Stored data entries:
* start *

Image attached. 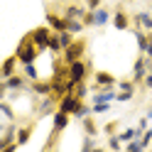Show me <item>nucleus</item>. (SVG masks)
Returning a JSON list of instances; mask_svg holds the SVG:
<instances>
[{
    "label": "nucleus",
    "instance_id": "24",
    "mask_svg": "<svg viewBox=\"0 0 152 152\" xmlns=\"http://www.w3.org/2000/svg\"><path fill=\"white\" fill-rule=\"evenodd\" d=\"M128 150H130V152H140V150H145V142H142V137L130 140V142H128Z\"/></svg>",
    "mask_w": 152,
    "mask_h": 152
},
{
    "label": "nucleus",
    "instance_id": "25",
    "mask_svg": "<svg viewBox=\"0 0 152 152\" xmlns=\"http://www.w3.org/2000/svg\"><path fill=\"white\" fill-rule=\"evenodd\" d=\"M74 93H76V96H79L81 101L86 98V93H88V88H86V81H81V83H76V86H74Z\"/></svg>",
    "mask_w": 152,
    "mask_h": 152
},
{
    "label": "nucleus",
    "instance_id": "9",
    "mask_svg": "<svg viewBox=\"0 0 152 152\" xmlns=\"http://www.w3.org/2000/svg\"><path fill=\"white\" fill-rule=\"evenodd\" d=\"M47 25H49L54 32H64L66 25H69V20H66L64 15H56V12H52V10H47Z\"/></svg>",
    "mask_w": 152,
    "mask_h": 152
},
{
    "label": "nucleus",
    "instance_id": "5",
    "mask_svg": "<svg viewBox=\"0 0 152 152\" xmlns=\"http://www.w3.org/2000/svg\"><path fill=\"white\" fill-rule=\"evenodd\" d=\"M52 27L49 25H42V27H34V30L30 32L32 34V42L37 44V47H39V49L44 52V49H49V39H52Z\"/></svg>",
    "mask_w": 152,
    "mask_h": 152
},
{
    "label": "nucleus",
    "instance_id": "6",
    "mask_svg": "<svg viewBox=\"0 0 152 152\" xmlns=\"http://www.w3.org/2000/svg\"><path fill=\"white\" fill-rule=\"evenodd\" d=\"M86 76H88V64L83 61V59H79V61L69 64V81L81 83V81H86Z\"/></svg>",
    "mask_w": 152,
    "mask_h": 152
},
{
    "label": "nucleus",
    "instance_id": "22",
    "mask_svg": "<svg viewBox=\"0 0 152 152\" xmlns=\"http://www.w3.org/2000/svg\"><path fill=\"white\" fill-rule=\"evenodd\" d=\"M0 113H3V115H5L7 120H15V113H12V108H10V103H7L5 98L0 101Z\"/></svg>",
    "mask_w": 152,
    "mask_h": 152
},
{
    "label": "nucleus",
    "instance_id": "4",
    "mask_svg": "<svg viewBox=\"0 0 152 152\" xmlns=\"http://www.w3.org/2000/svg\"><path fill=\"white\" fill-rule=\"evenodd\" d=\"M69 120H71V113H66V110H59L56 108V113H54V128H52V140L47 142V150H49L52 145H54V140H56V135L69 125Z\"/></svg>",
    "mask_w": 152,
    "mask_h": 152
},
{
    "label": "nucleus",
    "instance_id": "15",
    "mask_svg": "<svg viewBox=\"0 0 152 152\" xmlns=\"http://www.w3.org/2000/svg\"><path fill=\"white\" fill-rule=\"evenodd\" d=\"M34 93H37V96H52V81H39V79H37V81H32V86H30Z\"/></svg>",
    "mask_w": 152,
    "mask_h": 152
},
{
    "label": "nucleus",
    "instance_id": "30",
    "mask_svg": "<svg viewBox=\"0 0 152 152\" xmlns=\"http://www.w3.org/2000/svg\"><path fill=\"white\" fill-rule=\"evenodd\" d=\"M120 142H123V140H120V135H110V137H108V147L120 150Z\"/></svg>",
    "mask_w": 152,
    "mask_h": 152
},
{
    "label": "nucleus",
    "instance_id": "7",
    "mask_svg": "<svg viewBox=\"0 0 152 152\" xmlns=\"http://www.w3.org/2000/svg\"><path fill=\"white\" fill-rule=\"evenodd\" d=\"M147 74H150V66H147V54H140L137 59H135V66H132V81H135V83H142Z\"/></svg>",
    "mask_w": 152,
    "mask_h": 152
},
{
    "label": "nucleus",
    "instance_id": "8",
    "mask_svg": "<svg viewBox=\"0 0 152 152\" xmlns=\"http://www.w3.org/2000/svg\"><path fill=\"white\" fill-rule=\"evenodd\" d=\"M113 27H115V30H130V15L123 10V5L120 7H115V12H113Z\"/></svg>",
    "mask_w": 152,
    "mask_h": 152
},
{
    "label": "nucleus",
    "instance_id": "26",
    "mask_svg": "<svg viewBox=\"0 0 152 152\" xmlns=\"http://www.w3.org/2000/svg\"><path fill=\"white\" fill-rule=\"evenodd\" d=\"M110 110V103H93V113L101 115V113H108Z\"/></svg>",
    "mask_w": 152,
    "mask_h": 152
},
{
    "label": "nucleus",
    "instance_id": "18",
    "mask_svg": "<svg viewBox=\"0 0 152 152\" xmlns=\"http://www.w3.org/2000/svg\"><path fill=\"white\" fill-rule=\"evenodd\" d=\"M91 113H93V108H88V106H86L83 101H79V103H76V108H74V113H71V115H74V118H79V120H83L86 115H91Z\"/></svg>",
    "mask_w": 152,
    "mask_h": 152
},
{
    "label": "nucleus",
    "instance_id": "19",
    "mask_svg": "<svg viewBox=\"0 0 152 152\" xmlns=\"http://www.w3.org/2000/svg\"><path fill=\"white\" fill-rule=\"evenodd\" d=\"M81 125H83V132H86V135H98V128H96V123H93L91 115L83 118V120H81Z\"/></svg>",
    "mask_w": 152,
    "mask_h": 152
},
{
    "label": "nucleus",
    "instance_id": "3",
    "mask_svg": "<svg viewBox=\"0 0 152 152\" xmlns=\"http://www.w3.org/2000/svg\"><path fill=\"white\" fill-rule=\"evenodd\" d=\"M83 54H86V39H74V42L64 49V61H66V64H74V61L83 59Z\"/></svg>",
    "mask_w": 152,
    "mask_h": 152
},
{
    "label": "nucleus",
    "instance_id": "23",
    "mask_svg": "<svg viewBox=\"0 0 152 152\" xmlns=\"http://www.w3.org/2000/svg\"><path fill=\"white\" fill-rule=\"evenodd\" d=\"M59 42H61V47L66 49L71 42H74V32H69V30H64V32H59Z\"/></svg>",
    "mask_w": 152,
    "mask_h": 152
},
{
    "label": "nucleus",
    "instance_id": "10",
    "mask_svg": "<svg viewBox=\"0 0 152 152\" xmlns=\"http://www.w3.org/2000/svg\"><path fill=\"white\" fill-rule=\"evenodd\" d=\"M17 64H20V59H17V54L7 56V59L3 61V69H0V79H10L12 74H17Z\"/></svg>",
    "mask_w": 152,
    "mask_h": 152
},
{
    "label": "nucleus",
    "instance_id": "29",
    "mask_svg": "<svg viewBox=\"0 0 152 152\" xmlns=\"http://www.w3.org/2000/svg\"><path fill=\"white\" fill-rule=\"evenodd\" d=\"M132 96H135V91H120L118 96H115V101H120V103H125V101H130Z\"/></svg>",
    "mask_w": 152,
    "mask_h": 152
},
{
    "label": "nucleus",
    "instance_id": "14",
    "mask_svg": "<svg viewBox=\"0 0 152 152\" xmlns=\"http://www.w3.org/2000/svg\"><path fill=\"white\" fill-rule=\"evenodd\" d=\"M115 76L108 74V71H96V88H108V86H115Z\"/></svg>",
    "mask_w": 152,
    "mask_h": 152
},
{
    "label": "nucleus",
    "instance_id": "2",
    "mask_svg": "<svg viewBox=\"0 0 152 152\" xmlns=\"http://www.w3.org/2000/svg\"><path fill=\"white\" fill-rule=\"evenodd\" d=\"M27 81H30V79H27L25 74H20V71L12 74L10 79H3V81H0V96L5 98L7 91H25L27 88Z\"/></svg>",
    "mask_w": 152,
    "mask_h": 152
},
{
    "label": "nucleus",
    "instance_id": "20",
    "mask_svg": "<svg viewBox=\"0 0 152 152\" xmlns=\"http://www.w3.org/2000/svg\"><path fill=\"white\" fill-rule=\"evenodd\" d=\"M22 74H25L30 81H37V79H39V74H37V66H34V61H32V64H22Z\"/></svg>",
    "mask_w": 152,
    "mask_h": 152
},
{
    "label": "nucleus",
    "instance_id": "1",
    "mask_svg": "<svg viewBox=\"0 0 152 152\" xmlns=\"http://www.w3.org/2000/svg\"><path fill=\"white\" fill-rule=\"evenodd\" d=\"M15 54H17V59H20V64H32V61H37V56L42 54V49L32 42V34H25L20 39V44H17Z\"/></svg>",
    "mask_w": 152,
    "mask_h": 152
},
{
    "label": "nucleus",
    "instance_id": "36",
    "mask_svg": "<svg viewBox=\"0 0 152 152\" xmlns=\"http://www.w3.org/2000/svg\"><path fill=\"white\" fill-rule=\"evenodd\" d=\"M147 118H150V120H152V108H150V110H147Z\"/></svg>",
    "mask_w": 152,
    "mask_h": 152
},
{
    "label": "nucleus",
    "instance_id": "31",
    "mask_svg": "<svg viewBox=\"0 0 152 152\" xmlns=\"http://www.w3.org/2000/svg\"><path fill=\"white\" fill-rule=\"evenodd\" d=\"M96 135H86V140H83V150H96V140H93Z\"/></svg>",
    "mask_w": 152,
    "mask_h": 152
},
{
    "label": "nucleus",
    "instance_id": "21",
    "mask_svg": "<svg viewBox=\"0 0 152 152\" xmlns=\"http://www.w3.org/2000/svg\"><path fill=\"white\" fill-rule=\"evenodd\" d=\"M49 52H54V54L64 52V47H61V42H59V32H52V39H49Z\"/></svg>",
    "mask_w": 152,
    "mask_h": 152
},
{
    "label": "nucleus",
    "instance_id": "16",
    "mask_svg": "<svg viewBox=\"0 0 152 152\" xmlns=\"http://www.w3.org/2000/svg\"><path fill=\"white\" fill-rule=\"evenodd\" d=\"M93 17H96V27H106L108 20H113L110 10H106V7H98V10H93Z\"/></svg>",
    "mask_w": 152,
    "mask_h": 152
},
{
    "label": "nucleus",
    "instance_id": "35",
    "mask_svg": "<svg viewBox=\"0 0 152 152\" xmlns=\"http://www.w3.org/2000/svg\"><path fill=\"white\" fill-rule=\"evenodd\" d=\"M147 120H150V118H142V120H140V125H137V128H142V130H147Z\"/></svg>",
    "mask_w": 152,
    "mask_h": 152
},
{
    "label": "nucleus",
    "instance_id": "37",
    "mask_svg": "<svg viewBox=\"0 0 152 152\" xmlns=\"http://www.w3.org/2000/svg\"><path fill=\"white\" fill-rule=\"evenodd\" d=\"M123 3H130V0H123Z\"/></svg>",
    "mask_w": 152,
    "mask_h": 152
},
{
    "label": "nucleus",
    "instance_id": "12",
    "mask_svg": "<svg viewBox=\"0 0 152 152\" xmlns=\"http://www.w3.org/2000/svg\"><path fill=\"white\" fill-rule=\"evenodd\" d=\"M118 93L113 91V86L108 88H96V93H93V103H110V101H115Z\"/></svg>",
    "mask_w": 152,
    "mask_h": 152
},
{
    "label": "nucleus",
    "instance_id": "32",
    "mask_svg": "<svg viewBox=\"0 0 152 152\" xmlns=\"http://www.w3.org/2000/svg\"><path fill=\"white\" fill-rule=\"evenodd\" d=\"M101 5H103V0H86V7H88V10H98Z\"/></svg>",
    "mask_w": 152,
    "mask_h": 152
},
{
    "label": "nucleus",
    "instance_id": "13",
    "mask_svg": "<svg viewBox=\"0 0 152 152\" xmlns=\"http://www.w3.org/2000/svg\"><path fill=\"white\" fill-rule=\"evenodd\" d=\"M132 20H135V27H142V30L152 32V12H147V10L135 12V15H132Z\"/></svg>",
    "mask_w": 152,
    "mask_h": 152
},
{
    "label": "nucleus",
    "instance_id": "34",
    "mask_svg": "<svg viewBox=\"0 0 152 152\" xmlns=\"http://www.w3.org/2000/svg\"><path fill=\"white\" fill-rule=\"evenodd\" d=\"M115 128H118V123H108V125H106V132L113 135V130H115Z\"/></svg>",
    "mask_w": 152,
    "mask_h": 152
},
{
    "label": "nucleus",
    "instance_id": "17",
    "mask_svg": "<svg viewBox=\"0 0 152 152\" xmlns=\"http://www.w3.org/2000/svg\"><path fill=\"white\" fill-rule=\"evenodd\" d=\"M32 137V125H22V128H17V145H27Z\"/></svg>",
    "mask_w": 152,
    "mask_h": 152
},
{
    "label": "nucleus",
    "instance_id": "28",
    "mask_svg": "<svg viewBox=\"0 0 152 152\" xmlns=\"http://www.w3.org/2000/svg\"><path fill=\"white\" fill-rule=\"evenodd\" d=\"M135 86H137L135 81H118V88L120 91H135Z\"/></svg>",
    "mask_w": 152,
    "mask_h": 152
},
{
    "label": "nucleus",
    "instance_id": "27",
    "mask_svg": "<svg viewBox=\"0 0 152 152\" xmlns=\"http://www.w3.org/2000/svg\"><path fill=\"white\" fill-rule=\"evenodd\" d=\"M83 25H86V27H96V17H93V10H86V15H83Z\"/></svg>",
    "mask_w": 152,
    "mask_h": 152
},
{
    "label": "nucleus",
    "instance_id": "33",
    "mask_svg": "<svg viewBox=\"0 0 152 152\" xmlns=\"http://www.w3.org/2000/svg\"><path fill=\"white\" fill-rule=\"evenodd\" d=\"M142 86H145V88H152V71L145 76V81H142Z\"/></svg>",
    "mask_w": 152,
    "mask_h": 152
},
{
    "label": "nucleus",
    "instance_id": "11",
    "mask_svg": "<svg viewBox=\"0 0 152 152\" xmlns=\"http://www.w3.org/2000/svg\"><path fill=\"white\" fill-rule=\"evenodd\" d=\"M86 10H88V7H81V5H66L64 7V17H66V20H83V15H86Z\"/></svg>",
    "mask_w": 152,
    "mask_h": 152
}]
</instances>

* end *

## Your objective
Please count the lines above that contain the word "instances" and give only that number.

## Answer to the exercise
3